The Anguilla market in 2026 is in a stable place. The post-Irma rebuild is complete. The inventory is good. The rates are honest. The shoulder window is real. Go in May.
Standing Questions
- Which agency should I call first?
- Properties in Paradise is the longest-standing local agency (founded 1989 by Sue Ricketts, headquartered in The Valley) and holds the deepest hyperlocal book — roughly 60 to 80 properties under management at any given time. Wimco runs the largest international-facing book and has the strongest US client base. Sheldon James and Villas of Distinction overlap with both and are the right next calls for inventory not on the first two books. For Four Seasons Residences specifically, go direct to the resort's residential programme — the inventory does not list through the brokers.

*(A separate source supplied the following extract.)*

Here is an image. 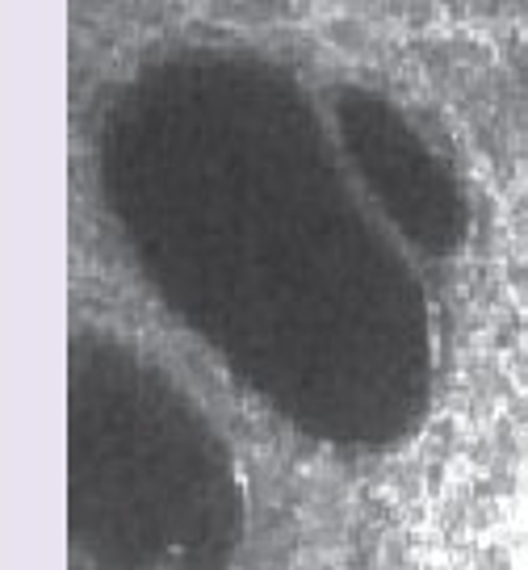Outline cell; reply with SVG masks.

- What is the realistic weekly budget?
- Working tier (three- to four-bedroom villa with pool, walking distance to a beach or beach drive): USD 12,000 to USD 25,000 per week in high season (January–April), USD 7,000 to USD 14,000 in shoulder season (May–July and November). Estate tier (five- to seven-bedroom with full staff, beachfront or near-beach): USD 35,000 to USD 70,000 per week in high season. Trophy tier (eight-bedroom-plus, oceanfront, full staff complement of six to ten): USD 90,000 to USD 180,000 in high season, with festive (21 December–4 January) at the very top of that range or above.
- What does the Four Seasons Residences programme add?
- Branded residences attached to the Four Seasons Anguilla on Barnes Bay — three- and four-bedroom residences with full Four Seasons service including dedicated residential concierge, daily housekeeping, access to all resort F&B and spa, and seamless integration with the resort programming. Rates are higher than equivalent independent villas (the brand premium is real) but the service infrastructure is more reliable than the staffed-independent-villa model. For a first-time visitor or a guest who wants resort scaffolding behind the villa product, this is the right call.
- Which beach is the right base?
- Rendezvous Bay (south coast, two-mile beach, the most-developed luxury cluster) for a first booking. Meads Bay (north coast, shorter beach, closer to Sandy Ground and the restaurants) for a returning visitor looking for the dining concentration. Shoal Bay East (northeast coast, the longer wilder beach, lower-density rental product) for a guest looking for the quieter end of the island. Crocus Bay and Little Bay (northwest coast) for the design-led smaller properties. Island Harbour (northeast) for the deep-discount, character-led local fishermen-village option.
- How do I get there?
- The cleanest route is the inter-island ferry from Marigot, St Martin (the French side of SXM), to Blowing Point, Anguilla — a 30-minute crossing that runs hourly through the day. Alternatively, the small jets and turboprops into Anguilla's Clayton J. Lloyd International (AXA) — Tradewind from San Juan or Antigua, Cape Air from San Juan, charter from any regional hub. The ferry is cheaper and the schedule is reliable; the direct flight is faster and works for guests with serious luggage.